A Challenge to End Hunger

Feeding the Gulf Coast, formerly known as Bay Area Food Bank, will be hosting their first Mississippi Chef Challenge on Thursday, September 21, 2017 at the Biloxi Civic Center in Biloxi, MS from 6-9 p.m.

About a year ago, the organization changed its name to better suit its growth of helping to end hunger across 24 counties along the Gulf Coast. 

Their website explains that the event is held during September to raise awareness for Hunger Action Month- a nationwide hunger-relief campaign set forth by their corporate affiliate, Feeding America. 

The chef challenge will feature 11 chefs from local casinos and restaurants to prepare a dish in one of the four categories: appetizer, entree, soup and dessert. The guests will sample the dishes and vote on their favorite chef in each category along with an overall “People’s Choice” category. In addition, they will also have qualified judges select a “Judge’s Choice” winner. Complimentary beer and wine will be served, so guests must be 21 & over.

### TASK INSTRUCTIONS
Copy the Mississippi Chef Challenge article from "Feeding the Gulf" to "MS from 6-9 p.m.", replacing "will be hosting" with "will host".

### INFORMATION SUPPLIED
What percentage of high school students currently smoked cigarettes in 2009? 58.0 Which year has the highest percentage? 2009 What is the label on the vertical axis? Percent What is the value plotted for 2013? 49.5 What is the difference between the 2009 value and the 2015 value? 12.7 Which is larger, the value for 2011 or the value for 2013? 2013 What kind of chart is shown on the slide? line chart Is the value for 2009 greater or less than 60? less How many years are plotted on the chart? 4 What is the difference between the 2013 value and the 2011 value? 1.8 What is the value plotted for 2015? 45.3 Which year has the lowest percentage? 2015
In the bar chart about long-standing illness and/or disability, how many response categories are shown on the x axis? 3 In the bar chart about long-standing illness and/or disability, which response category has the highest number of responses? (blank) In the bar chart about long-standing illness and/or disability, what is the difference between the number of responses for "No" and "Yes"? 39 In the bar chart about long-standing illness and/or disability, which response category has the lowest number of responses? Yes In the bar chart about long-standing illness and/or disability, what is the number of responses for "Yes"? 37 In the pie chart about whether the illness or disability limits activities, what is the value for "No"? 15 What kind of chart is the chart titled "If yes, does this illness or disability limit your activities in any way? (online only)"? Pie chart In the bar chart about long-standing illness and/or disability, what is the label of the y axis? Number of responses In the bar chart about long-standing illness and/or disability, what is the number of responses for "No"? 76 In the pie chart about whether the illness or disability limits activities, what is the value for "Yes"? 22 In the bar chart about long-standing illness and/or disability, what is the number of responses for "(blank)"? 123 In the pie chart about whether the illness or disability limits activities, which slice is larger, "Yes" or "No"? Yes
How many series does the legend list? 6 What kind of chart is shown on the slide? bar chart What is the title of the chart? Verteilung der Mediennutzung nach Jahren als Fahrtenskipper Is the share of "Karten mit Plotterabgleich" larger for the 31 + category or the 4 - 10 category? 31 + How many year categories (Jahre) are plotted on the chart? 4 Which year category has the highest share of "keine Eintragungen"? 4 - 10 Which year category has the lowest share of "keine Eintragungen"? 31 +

### TASK ANSWER
Feeding the Gulf Coast, formerly known as Bay Area Food Bank, will host their first Mississippi Chef Challenge on Thursday, September 21, 2017 at the Biloxi Civic Center in Biloxi, MS from 6-9 p.m.